A teacher must handle all of it with a calm, professional demeanor and pay careful attention to the challenge of the moment. While some people are naturally more patient than others, the emotional control and maturity that go into patience can be learned and must be practiced. To achieve patience as a skill, teachers should:
- Be a positive role model
- Be respectful
- Be supportive
- Be a team player
- Be understanding
- Have a positive attitude
- Have compassion and empathy
Teachers must understand the material they teach. Naturally, different positions require various types and levels of skill, but even teachers of very young children need significant expertise. It is not enough for a first-grade math teacher to know how to perform basic arithmetic, for example. They must have a deep understanding of numbers and numeric relationships in order to be able to explain the material in a thorough and responsive way.
Teachers must be able to perform the core technical responsibilities involved in the role, from comfortably using Microsoft Office to create materials to troubleshooting when the smart board stops working.
Technical skills for teachers include good general computer skills and the ability to understand, use, or conduct:
- Classroom management software and systems
- Electronic presentations
- Spreadsheet creation and management
- Virtual meetings
- Electronic performance evaluations
- Microsoft Office software
- Web navigation
More Teaching Skills
While teachers spend years in college gaining the skills and knowledge they need to be effective in the classroom, there are some soft skills that they can continue to cultivate as they gain confidence and expertise. These soft skills include:
- Emotionally intelligence
- Being relatable
- Caring about the details
How to Make Your Skills Stand Out
ADD YOUR MOST RELEVANT SKILLS TO YOUR RESUME: Review lists of the top skills employers of teachers look for when evaluating job applicants. Adapt the best skills to put on your resume to the teaching environment to help you get hired.

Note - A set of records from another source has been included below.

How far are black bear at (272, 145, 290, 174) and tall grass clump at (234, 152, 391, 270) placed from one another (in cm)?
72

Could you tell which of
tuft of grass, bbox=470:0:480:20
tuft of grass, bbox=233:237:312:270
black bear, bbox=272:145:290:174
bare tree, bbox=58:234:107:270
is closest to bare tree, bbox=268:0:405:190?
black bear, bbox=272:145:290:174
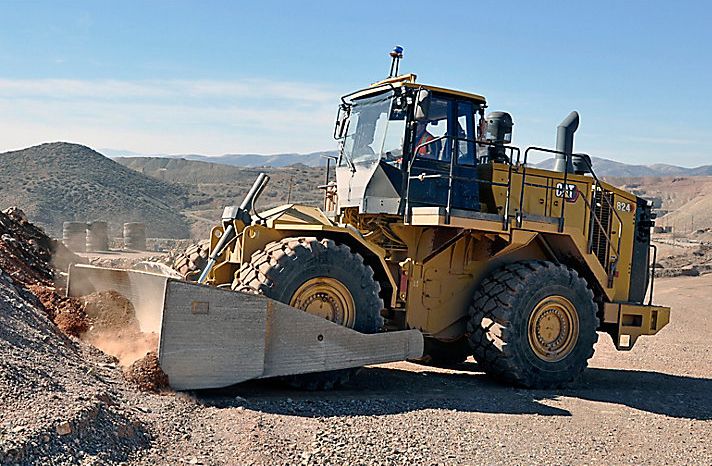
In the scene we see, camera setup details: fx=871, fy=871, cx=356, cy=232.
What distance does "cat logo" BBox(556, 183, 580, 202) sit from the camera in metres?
10.6

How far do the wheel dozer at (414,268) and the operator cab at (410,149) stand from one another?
0.06ft

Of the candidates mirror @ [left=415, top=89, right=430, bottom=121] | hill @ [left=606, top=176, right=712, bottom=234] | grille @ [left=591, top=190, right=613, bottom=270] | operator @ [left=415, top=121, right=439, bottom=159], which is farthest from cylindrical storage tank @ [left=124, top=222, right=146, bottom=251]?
hill @ [left=606, top=176, right=712, bottom=234]

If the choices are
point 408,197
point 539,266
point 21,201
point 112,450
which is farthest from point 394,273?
point 21,201

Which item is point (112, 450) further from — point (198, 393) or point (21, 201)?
point (21, 201)

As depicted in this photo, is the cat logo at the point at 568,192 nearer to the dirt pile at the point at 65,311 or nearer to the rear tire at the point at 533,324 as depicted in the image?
the rear tire at the point at 533,324

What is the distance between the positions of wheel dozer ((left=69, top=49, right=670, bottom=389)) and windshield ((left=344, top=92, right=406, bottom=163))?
17 millimetres

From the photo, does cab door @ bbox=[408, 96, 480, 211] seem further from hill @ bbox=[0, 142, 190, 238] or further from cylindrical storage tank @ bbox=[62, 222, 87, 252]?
hill @ bbox=[0, 142, 190, 238]

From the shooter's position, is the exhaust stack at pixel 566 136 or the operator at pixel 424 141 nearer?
the operator at pixel 424 141

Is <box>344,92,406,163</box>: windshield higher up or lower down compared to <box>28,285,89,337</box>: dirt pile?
higher up

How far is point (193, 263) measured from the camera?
9.98 meters

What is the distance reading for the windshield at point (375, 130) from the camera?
9.57m

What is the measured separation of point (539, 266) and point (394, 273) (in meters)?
1.75

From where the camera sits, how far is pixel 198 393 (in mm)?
7477

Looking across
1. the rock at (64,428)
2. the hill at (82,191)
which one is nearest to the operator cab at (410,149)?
the rock at (64,428)
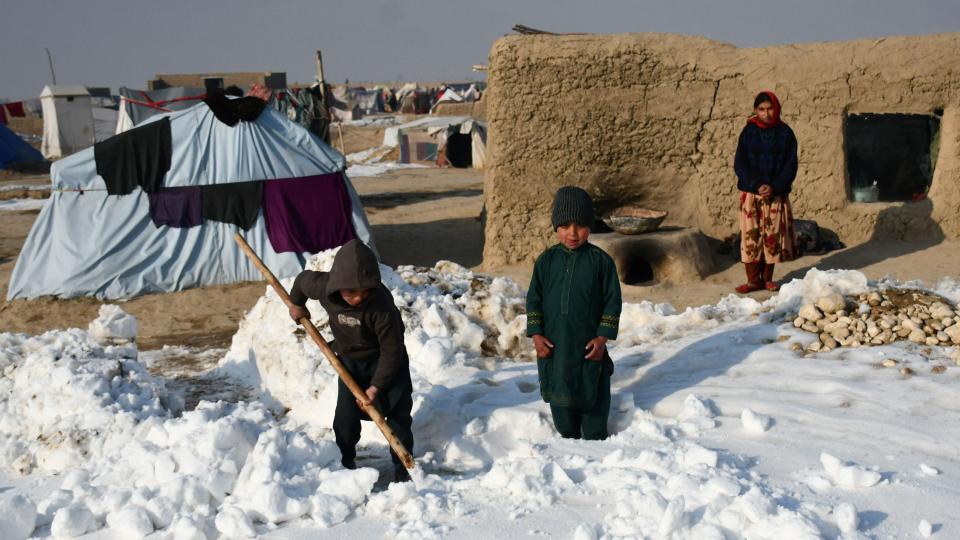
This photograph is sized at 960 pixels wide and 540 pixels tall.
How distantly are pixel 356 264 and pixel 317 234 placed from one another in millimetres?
5930

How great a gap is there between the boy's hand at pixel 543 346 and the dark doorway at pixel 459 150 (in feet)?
56.5

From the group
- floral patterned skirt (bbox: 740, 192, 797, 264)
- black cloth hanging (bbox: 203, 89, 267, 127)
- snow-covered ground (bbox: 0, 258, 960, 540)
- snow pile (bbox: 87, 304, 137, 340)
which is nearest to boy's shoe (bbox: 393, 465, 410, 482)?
snow-covered ground (bbox: 0, 258, 960, 540)

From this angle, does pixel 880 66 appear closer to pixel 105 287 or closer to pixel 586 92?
pixel 586 92

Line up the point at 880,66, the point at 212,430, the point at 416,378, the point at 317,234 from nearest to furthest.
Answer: the point at 212,430
the point at 416,378
the point at 880,66
the point at 317,234

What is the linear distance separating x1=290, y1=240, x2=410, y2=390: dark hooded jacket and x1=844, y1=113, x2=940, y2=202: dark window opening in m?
8.34

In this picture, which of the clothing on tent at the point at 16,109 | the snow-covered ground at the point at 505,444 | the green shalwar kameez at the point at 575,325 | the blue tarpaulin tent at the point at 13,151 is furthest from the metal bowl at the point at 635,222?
the clothing on tent at the point at 16,109

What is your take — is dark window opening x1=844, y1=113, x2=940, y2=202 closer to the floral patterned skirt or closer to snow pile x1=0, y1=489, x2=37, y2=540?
the floral patterned skirt

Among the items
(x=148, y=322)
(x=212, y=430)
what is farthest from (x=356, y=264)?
(x=148, y=322)

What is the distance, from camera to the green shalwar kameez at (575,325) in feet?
10.9

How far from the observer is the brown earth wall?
7.44m

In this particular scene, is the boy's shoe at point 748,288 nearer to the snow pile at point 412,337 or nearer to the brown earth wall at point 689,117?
the brown earth wall at point 689,117

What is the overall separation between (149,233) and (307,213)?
5.03 feet

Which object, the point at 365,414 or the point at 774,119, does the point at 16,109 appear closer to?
the point at 774,119

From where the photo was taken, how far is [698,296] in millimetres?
6922
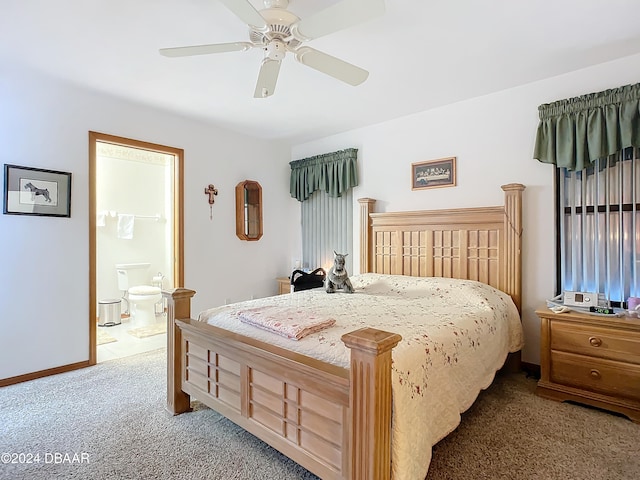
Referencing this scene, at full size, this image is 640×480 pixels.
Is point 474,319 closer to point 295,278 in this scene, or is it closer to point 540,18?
point 540,18

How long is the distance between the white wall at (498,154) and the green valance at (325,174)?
14.8 inches

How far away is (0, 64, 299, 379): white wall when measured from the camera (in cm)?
286

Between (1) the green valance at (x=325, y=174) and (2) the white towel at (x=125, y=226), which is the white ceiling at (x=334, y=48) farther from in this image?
(2) the white towel at (x=125, y=226)

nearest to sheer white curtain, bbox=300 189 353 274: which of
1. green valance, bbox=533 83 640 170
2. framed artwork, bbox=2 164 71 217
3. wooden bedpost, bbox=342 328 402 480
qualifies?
green valance, bbox=533 83 640 170

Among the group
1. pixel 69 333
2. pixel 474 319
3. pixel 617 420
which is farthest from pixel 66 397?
pixel 617 420

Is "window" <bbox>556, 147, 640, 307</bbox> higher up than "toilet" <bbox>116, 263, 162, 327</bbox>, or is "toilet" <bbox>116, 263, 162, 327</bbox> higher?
"window" <bbox>556, 147, 640, 307</bbox>

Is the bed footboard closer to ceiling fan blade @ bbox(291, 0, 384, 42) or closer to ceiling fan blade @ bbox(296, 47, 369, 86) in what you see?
ceiling fan blade @ bbox(291, 0, 384, 42)

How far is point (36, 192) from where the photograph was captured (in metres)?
2.96

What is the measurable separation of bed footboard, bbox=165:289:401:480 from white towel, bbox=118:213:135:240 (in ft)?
11.9

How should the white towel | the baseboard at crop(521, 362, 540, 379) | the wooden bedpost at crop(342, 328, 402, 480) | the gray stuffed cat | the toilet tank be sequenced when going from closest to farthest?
1. the wooden bedpost at crop(342, 328, 402, 480)
2. the baseboard at crop(521, 362, 540, 379)
3. the gray stuffed cat
4. the toilet tank
5. the white towel

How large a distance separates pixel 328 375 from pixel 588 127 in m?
2.81

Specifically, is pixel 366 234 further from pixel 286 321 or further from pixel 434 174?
pixel 286 321

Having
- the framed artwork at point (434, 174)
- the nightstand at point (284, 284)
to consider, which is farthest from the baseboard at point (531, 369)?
the nightstand at point (284, 284)

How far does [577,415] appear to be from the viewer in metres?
2.29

HIGHLIGHT YOUR SKILLS IN YOUR COVER LETTER: Use your cover letter to show school administrators you're a strong match for the job by describing your strongest skills and how they make you a great teacher. Use concrete examples.
USE SKILL WORDS DURING JOB INTERVIEWS: Keep the top teaching skills in mind during your interview, be prepared to give examples of how you've used each one, and practice answering common teacher interview questions.
How Do You Improve Teaching Skills?
Some teaching skills come with practice and being in a teaching environment full time, but there are some concrete ways to improve teaching skills.
- Spend time observing other teachers, especially those who seem to connect well with the students.
- Ask colleagues you admire to observe your teaching skills and offer tips for improvement along with things you're doing well.
- Ask students open-ended questions to get a good idea of how they feel about your teaching skills. Encourage dialog regarding their experiences in your classroom.